First, for understanding any image, I always first go to the EXIF data. Jeffrey's EXIF Viewer is the easiest tool when looking for interesting bits in a a photo. We're in luck - in addition to telling us the GPS location and camera information (UC San Diego Geisel Library, Nexus 6, btw), we also get some interesting XMP information:
XMP Toolkit                      Adobe XMP Core 5.1.0-jc003
Cropped Area Left Pixels         0
Cropped Area Top Pixels          1,538
Cropped Area Image Width Pixels  9,840
Cropped Area Image Height Pixels 1,872
Full Pano Width Pixels           9,840
Full Pano Height Pixels          4,920
Initial View Heading Degrees     180
Mime                             audio/mp4a-latm
Mime                             image/jpeg
Has Extended XMP                 E55A6FF153CBFB8DBE5E4B22C1ADDF5F
Data                             (4,299,744 bytes binary data)
Data                             (1,047,496 bytes binary data)
I didn't know what XMP was before playing around with the photo, but Wikipedia to the rescue:
XMP standardizes a data model, a serialization format and core properties for the definition and processing of extensible metadata. It also provides guidelines for embedding XMP information into popular image, video and document file formats, such as JPEG and PDF, without breaking their readability by applications that do not support XMP.
Great, pretty straightforward. This explains why the raw image is still viewable, despite having extra information encoded. Let's try extracting out that data.
Python has a nice library that decodes the XMP format, so lets use that: pip install libxmp.
Let's open the file now:
from libxmp.utils import file_to_dict
image_file = 'IMG_20151204_143434.vr.raw.jpg'
xmp = file_to_dict(image_file)
Now, the variable xmp has a dictionary of the neatly decoded data:
print(xmp.keys())
>>> [u'http://ns.google.com/photos/1.0/image/',
 u'http://ns.google.com/photos/1.0/panorama/',
 u'http://ns.adobe.com/tiff/1.0/',
 u'http://ns.adobe.com/xap/1.0/',
 u'http://ns.google.com/photos/1.0/audio/']
We're looking for an image and an audio file. The dictionary key http://ns.google.com/photos/1.0/image  has the image that we're looking for. To extract it out, we need to base64 decode it:
import base64
right_image = base64.b64decode(\
          xmp['http://ns.google.com/photos/1.0/image/'][1][1])
open('right_image.jpg', 'w').write(right_image)
Now let's take a look at what the image looks like:

Looks pretty similar to the original image that we got. Let's do a diff to see what changed:
 Here, I'm comparing the original image (left eye) and the XMP-extracted image (right eye). The gray areas create the 3d effect, due to the parallax between the two eyes.
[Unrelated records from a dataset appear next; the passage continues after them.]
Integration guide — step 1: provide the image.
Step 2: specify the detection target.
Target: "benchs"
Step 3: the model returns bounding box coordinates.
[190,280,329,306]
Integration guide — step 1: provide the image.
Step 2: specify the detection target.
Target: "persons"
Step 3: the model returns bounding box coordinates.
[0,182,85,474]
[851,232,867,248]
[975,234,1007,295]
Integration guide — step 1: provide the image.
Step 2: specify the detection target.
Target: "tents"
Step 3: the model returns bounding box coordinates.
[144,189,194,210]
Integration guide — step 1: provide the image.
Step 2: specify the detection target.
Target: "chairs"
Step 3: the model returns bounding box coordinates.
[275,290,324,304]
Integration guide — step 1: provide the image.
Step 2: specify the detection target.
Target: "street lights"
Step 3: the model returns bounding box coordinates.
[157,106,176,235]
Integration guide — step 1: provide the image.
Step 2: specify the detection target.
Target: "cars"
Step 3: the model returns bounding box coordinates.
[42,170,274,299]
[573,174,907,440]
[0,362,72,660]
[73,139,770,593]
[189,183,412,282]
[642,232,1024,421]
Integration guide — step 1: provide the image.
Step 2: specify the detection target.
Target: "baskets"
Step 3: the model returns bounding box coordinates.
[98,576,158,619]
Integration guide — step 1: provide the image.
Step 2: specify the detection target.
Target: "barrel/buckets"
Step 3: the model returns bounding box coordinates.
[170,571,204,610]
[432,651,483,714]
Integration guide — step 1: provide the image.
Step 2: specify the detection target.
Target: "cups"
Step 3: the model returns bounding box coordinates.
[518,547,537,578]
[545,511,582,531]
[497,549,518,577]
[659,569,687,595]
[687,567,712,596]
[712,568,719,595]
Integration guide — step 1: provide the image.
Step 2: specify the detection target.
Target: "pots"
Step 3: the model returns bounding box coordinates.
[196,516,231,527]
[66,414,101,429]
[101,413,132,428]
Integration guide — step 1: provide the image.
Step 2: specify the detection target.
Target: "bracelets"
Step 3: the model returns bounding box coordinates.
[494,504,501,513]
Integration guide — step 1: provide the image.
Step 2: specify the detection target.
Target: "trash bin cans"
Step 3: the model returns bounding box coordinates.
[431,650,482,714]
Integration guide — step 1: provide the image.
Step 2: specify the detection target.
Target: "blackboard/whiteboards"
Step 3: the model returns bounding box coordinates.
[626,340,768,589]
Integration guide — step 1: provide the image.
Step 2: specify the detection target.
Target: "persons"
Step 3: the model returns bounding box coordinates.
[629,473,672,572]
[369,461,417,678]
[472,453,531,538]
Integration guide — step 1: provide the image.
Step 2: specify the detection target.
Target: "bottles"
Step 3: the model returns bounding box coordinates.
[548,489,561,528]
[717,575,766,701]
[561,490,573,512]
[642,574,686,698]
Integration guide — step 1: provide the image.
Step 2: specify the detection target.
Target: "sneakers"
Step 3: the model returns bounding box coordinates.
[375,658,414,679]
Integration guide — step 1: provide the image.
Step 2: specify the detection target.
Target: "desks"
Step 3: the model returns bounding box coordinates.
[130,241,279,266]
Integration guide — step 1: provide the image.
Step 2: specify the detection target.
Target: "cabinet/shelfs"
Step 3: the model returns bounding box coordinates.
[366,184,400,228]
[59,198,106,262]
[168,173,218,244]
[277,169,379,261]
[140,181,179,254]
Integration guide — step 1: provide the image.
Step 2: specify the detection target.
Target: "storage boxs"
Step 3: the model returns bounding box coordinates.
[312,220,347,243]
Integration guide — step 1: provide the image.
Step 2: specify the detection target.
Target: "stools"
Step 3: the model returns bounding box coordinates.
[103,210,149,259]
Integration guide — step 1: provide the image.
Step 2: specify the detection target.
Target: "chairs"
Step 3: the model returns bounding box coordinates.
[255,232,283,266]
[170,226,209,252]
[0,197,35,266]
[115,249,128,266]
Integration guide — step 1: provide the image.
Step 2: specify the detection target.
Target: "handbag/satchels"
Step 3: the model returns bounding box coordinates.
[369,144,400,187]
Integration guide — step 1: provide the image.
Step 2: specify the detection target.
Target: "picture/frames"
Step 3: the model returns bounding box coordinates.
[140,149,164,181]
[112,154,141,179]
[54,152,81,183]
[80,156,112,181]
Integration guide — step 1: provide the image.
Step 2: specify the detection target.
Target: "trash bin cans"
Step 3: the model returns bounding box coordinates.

Here, I'm comparing the original image (left eye) and the XMP-extracted image (right eye). The gray areas create the 3d effect, due to the parallax between the two eyes.
Finally, lets get the audio information out. Same deal as before - base 64 decoding:
audio = base64.b64decode(\
   xmp['http://ns.google.com/photos/1.0/audio/'][1][1])
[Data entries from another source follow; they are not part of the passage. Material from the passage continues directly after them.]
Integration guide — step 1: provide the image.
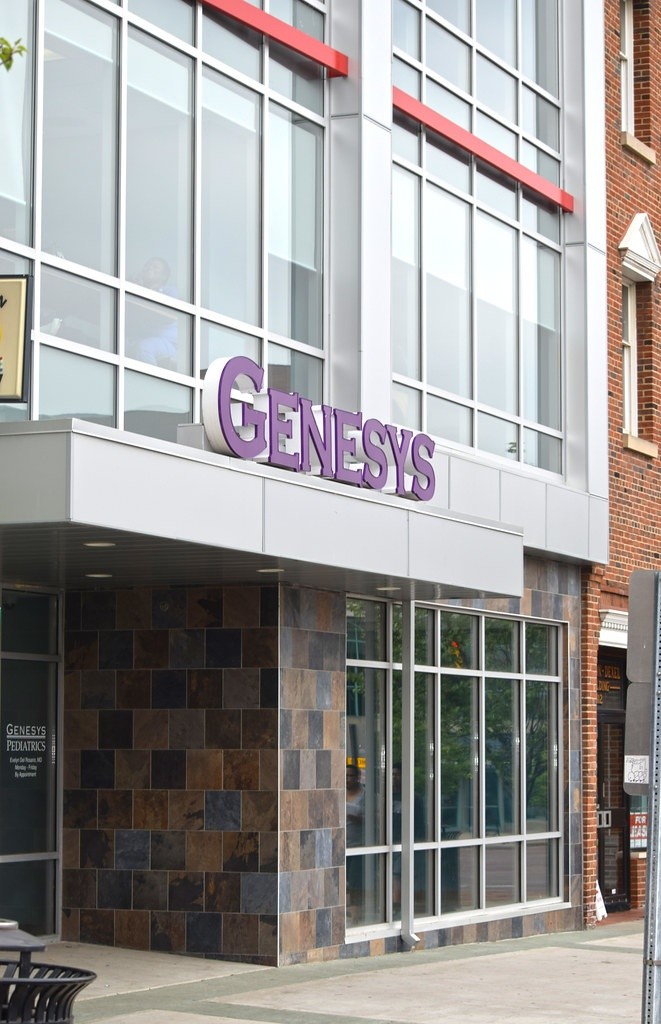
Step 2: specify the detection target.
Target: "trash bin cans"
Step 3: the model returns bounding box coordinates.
[0,919,97,1024]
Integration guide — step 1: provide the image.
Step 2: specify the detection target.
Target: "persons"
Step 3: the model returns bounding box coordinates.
[345,764,402,927]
open('audio.aac', 'w').write(audio)
I figured out the filetype by exploring the dictionary a little more: xmp['http://ns.google.com/photos/1.0/audio/'][0] shows GAudio:Mime => audio/mp4a-latm, which points to AAC. Here's the audio. (alas, it's not very interesting).
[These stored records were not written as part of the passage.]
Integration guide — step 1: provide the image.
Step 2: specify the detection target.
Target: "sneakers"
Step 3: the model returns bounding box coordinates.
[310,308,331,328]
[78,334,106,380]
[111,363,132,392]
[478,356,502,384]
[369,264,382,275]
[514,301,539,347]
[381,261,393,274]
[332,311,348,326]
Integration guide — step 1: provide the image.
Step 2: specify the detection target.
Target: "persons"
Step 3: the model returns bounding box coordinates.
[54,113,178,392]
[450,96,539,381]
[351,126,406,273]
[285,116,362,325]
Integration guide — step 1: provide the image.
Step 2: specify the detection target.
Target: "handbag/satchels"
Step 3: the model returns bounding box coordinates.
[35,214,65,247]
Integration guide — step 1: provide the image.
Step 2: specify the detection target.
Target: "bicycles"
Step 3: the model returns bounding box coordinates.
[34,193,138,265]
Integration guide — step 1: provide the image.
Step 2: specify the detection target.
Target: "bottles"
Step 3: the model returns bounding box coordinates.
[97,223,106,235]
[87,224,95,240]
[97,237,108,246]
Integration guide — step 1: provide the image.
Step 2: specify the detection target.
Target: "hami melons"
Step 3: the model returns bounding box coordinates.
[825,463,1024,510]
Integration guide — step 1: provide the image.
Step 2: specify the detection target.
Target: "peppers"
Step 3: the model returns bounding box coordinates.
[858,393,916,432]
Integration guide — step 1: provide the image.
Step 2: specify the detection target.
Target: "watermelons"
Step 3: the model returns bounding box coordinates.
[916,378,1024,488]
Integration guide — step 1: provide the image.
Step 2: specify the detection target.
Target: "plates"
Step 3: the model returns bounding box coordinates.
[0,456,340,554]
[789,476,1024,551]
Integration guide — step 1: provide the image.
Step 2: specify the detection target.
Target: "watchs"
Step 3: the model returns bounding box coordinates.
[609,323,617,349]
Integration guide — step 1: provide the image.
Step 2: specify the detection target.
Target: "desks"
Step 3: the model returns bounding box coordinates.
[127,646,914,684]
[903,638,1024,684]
Here's the script in it's entirety:
import base64
from libxmp.utils import file_to_dict
xmp = file_to_dict(image_file)
right_image = base64.b64decode(\
   xmp['http://ns.google.com/photos/1.0/image/'][1][1])
audio = base64.b64decode(\
   xmp['http://ns.google.com/photos/1.0/audio/'][1][1])
open('right_image.jpg', 'w').write(right_image)
open('audio.aac', 'w').write(audio)
Now you can view these images in your favorite VR goggles, woohoo! Thanks Google for using an open, easy-to-use format.